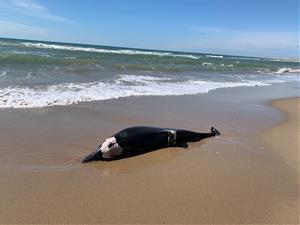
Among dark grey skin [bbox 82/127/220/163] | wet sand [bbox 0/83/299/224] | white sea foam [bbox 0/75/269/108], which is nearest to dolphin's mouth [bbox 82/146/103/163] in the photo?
dark grey skin [bbox 82/127/220/163]

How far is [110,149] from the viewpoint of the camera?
468 centimetres

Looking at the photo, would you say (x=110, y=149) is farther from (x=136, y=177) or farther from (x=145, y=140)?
(x=136, y=177)

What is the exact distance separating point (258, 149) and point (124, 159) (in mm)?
2120

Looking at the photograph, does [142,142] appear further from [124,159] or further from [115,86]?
[115,86]

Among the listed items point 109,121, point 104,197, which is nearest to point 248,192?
point 104,197

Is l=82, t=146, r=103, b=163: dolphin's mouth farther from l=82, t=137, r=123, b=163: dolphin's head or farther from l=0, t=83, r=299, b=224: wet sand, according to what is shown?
l=0, t=83, r=299, b=224: wet sand

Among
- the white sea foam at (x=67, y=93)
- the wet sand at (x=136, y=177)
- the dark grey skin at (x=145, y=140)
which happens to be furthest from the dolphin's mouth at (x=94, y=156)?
the white sea foam at (x=67, y=93)

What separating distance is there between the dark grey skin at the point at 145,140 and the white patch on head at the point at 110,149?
0.04m

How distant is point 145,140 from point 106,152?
667 millimetres

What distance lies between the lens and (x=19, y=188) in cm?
368

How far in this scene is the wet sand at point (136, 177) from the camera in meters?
3.30

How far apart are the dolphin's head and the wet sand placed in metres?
0.13

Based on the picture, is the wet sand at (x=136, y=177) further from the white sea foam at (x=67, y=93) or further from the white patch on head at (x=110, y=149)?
the white sea foam at (x=67, y=93)

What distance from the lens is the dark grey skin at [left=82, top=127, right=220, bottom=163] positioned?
4.82m
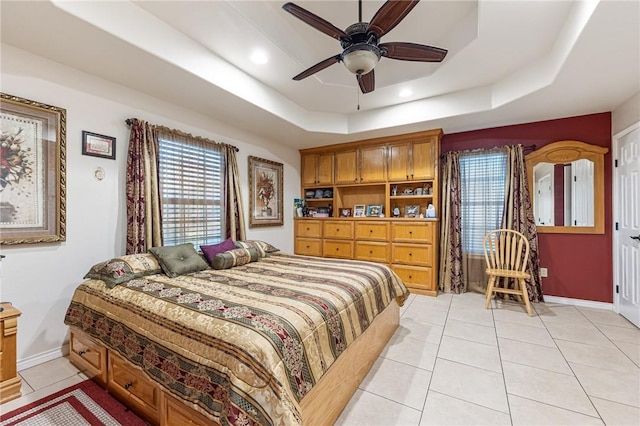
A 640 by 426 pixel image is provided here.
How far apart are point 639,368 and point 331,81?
3.90 m

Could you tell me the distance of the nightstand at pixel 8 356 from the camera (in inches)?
71.0

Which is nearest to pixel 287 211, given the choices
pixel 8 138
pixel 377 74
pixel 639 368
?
pixel 377 74

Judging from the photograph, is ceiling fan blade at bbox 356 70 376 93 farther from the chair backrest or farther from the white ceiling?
the chair backrest

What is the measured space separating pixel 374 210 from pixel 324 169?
1241 millimetres

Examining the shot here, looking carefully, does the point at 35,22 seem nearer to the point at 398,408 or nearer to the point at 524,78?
the point at 398,408

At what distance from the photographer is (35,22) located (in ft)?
6.19

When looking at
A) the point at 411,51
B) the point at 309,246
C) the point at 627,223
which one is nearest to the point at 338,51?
the point at 411,51

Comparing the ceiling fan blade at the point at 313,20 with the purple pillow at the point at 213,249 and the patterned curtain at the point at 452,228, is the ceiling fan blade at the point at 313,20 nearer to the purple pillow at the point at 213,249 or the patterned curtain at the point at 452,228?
→ the purple pillow at the point at 213,249

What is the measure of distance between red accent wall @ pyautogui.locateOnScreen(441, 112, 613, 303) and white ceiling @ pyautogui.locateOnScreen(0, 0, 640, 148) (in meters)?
0.21

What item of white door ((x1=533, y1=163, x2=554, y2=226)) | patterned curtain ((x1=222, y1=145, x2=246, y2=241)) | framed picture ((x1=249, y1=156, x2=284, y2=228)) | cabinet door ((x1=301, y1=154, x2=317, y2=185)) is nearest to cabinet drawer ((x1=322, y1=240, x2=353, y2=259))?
framed picture ((x1=249, y1=156, x2=284, y2=228))

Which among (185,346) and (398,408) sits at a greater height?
(185,346)

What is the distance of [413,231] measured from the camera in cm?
420

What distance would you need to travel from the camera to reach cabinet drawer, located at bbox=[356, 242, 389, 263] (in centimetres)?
442

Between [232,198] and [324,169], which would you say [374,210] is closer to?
[324,169]
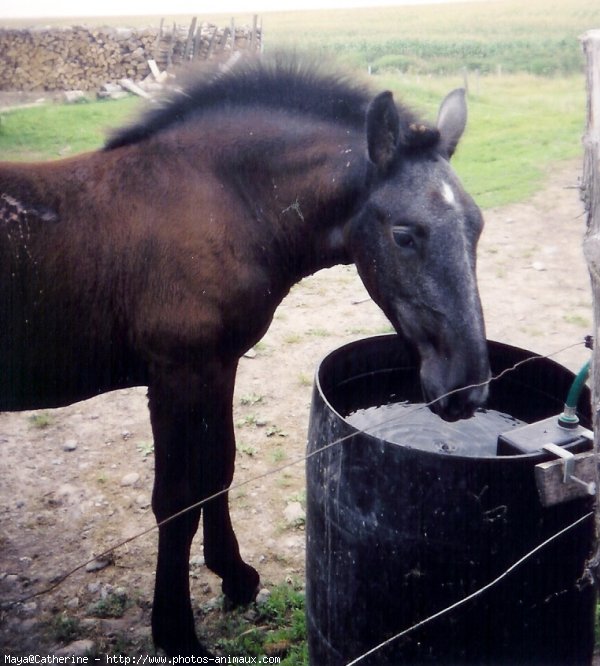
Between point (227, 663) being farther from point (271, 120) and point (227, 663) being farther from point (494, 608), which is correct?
point (271, 120)

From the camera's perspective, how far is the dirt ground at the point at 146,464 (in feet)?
10.4

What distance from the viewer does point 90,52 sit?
17.2 meters

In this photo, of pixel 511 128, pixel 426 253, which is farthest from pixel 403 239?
pixel 511 128

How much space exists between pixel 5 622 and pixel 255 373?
102 inches

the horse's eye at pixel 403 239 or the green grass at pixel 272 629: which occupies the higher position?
the horse's eye at pixel 403 239

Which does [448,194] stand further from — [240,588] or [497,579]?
[240,588]

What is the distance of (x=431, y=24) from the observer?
2525 centimetres

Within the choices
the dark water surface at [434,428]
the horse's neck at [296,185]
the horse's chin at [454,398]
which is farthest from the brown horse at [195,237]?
the dark water surface at [434,428]

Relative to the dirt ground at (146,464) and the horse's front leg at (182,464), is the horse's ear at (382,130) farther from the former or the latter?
the horse's front leg at (182,464)

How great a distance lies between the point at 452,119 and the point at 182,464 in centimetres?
180

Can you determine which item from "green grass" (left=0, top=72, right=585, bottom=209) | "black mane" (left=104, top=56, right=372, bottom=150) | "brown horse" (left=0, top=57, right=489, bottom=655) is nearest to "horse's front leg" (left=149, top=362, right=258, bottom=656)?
"brown horse" (left=0, top=57, right=489, bottom=655)

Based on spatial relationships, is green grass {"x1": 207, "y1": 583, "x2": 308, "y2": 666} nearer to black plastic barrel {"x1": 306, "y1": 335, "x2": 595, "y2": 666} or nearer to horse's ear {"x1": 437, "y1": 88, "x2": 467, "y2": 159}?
black plastic barrel {"x1": 306, "y1": 335, "x2": 595, "y2": 666}

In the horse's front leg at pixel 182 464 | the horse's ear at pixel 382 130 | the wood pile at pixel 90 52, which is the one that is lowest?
the horse's front leg at pixel 182 464

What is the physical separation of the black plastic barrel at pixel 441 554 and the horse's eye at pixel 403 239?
1.83 ft
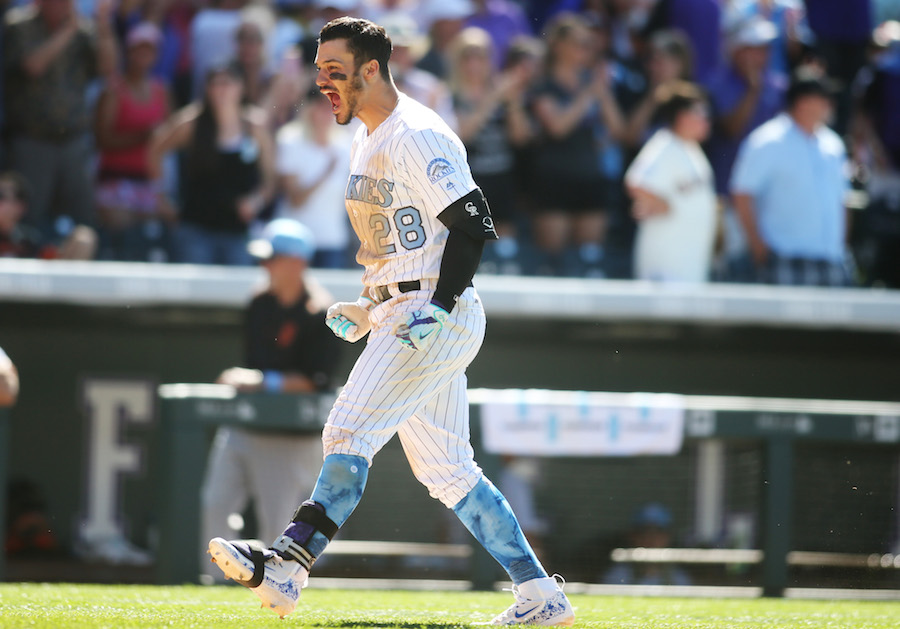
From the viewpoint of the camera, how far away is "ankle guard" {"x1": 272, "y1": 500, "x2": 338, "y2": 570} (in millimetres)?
3316

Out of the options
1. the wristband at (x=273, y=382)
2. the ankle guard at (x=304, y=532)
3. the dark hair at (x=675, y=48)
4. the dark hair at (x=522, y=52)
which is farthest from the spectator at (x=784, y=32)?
the ankle guard at (x=304, y=532)

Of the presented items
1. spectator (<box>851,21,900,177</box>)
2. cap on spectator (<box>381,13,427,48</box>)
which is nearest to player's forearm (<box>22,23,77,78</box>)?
cap on spectator (<box>381,13,427,48</box>)

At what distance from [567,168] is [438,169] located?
182 inches

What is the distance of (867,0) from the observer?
9562mm

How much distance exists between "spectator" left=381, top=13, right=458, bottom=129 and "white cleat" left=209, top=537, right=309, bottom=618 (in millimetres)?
4475

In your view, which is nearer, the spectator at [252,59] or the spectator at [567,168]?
the spectator at [252,59]

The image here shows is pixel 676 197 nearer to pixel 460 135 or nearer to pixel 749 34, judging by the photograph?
pixel 460 135

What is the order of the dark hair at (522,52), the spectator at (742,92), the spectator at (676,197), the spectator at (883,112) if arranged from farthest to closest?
1. the spectator at (883,112)
2. the spectator at (742,92)
3. the dark hair at (522,52)
4. the spectator at (676,197)

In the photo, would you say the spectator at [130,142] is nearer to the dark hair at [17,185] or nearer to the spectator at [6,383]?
the dark hair at [17,185]

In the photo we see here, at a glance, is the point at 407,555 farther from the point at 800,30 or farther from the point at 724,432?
the point at 800,30

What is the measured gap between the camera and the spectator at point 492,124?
7855mm

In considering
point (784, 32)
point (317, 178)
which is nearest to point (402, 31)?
point (317, 178)

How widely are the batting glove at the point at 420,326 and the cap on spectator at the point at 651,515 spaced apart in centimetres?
333

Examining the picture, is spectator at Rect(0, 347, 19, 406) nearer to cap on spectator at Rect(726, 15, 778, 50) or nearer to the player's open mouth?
the player's open mouth
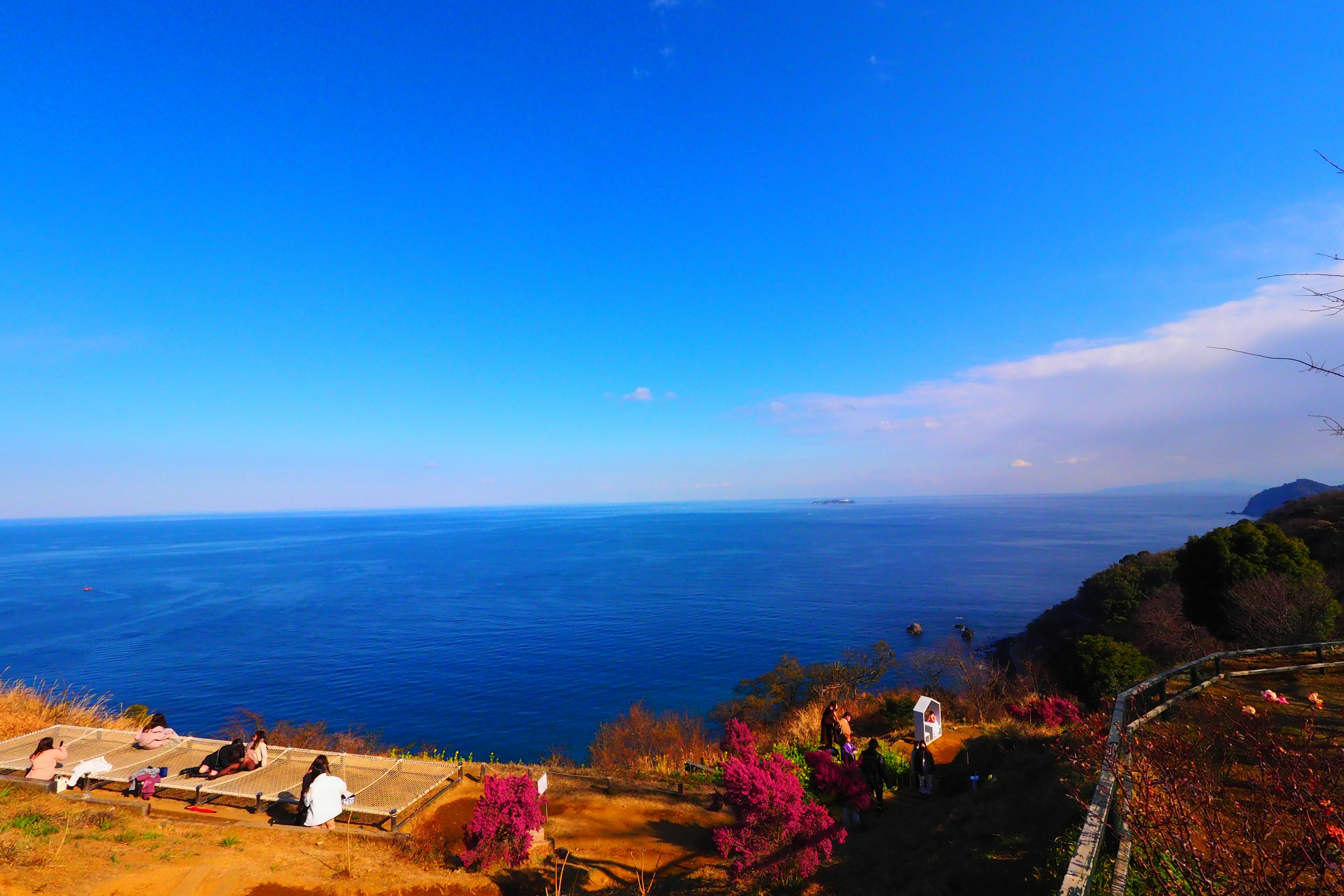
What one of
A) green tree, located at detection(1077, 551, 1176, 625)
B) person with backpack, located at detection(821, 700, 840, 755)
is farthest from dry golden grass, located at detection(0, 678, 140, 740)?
green tree, located at detection(1077, 551, 1176, 625)

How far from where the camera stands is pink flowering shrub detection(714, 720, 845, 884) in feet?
28.2

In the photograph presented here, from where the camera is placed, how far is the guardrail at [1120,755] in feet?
15.3

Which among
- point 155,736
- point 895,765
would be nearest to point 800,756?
point 895,765

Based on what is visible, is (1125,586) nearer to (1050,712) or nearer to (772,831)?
(1050,712)

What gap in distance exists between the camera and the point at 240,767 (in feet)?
43.0

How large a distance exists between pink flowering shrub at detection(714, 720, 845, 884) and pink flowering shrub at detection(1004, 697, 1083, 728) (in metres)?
10.6

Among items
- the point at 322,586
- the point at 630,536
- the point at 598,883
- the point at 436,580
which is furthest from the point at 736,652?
the point at 630,536

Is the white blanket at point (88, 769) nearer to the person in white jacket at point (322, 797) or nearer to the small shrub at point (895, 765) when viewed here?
the person in white jacket at point (322, 797)

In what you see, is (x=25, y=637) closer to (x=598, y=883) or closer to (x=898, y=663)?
(x=598, y=883)

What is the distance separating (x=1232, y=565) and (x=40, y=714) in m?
44.7

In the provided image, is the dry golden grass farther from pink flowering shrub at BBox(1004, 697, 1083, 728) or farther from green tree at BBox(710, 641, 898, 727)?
pink flowering shrub at BBox(1004, 697, 1083, 728)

• The exercise: Edit the records from their start through the line that contains "468 centimetres", inclusive, so that "nearest" becomes "closest" and nothing else changes. Leave the pictures out of your answer.

• Answer to this problem:
Among dark grey skin [bbox 82/127/220/163] | wet sand [bbox 0/83/299/224] | white sea foam [bbox 0/75/269/108], which is closest to dolphin's mouth [bbox 82/146/103/163] in the photo?
dark grey skin [bbox 82/127/220/163]

How far is [110,149] from the viewpoint of the camera?
468 centimetres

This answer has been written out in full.